Betcher Joshua, Peddada Shyamal D
Quintiles Inc., Research Triangle Park, NC 27560, U.S.A.
Sankhya Ser B. 2009;71(1):79-96.
In this article we introduce a new procedure for estimating population parameters under inequality constraints (known as order restrictions) when the unrestricted maximum liklelihood estimator (UMLE) is multivariate normally distributed with a known covariance matrix. Furthermore, a Dunnett-type test procedure along with the corresponding simultaneous confidence intervals are proposed for drawing inferences on elementary contrasts of population parameters under order restrictions. The proposed methodology is motivated by estimation and testing problems encountered in the analysis of covariance models. It is well-known that the restricted maximum likelihood estimator (RMLE) may perform poorly under certain conditions in terms of quadratic loss. For example, when the UMLE is distributed according to multivariate normal distribution with means satisfying simple tree order restriction and the dimension of the population mean vector is large. We investigate the performance of the proposed estimator analytically as well as using computer simulations and discover that the proposed method does not fail in the situations where RMLE fails. We illustrate the proposed methodology by re-analyzing a recently published rat uterotrophic bioassay data.
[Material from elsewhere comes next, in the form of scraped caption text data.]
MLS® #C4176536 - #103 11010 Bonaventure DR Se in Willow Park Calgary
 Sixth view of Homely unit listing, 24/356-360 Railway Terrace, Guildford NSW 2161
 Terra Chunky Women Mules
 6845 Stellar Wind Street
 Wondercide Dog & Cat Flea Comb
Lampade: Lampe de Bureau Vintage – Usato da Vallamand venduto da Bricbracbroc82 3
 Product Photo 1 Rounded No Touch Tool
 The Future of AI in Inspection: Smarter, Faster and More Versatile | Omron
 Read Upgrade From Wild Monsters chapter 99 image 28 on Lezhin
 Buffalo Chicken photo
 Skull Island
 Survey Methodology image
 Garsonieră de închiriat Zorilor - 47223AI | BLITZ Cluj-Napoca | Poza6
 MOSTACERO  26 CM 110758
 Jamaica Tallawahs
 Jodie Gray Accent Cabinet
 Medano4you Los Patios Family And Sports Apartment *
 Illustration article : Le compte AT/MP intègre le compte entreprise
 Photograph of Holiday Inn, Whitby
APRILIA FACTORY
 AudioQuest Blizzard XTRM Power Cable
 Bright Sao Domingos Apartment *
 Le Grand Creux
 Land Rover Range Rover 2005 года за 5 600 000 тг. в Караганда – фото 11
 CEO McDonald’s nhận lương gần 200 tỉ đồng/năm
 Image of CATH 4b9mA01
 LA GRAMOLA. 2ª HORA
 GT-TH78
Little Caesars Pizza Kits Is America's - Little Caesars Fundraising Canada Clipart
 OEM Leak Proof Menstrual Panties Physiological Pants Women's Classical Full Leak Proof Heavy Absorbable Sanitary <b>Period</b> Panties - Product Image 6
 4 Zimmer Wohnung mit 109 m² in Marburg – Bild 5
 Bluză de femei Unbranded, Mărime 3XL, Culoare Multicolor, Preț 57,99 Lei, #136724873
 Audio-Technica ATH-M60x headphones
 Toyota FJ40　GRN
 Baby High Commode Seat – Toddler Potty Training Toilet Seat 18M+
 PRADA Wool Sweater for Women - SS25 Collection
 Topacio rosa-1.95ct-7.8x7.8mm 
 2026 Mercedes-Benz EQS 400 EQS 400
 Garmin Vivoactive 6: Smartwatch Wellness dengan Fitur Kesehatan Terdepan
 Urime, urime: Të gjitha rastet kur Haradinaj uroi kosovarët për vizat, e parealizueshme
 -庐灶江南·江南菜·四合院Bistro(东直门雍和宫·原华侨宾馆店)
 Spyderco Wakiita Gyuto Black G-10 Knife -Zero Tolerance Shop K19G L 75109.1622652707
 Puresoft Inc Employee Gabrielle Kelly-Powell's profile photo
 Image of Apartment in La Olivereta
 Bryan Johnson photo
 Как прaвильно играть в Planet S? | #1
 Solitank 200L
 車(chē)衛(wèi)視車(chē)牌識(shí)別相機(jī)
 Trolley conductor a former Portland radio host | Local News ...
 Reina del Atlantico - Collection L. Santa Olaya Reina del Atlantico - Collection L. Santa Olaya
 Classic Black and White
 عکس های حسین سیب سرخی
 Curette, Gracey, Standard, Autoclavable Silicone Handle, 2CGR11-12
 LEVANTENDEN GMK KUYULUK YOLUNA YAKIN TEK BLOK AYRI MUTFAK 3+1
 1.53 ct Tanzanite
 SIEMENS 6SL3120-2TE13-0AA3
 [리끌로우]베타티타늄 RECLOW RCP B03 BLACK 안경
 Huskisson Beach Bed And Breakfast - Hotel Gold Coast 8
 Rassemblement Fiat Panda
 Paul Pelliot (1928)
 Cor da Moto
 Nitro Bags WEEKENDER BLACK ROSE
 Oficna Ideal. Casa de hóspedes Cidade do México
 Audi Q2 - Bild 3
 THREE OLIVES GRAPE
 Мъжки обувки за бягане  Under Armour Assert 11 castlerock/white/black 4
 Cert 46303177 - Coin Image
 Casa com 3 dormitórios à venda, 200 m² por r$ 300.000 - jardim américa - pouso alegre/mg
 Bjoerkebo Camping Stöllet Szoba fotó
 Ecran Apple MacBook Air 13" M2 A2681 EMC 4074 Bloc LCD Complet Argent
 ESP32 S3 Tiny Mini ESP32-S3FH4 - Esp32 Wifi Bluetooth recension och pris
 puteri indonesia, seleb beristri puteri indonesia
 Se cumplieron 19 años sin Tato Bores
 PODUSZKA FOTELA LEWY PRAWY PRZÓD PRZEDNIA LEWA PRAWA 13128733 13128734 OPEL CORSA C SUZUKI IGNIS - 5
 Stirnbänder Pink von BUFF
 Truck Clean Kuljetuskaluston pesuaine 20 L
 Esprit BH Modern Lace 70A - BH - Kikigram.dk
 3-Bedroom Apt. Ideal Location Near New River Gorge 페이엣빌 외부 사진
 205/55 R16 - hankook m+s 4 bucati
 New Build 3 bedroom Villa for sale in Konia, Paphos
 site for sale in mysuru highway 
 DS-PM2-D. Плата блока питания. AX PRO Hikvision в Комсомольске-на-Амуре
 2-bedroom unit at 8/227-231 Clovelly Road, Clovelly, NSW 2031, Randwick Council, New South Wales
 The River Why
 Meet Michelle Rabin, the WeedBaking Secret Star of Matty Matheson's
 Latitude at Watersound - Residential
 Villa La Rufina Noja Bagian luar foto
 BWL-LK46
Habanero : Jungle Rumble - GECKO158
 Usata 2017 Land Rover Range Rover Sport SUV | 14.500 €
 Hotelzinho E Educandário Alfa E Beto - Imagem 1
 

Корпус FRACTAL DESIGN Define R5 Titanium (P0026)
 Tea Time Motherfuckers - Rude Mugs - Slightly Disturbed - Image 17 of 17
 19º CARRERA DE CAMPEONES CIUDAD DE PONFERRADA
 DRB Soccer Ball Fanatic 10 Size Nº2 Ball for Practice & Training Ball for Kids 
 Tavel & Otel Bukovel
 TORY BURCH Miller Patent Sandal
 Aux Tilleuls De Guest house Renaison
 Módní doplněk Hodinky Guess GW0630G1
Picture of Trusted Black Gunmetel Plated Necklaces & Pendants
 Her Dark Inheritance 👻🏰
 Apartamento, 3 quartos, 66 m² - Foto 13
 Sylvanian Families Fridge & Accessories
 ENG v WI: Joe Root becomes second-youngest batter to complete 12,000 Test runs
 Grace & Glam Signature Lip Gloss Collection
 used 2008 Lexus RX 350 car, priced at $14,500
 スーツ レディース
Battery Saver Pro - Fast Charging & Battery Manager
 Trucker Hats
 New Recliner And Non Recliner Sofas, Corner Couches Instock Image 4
在本文中,我们介绍一种新方法,用于在无限制最大似然估计量(UMLE)服从具有已知协方差矩阵的多元正态分布时,估计不等式约束(即序约束)下的总体参数。此外,还提出了一种Dunnett型检验程序以及相应的同时置信区间,用于对序约束下总体参数的基本对比进行推断。所提出的方法是由协方差模型分析中遇到的估计和检验问题所推动的。众所周知,在某些条件下,受限最大似然估计量(RMLE)在二次损失方面可能表现不佳。例如,当UMLE根据均值满足简单树形序约束的多元正态分布进行分布且总体均值向量的维度较大时。我们通过解析以及计算机模拟来研究所提出估计量的性能,并发现所提出的方法在RMLE失败的情况下不会失效。我们通过重新分析最近发表的大鼠子宫营养生物测定数据来说明所提出的方法。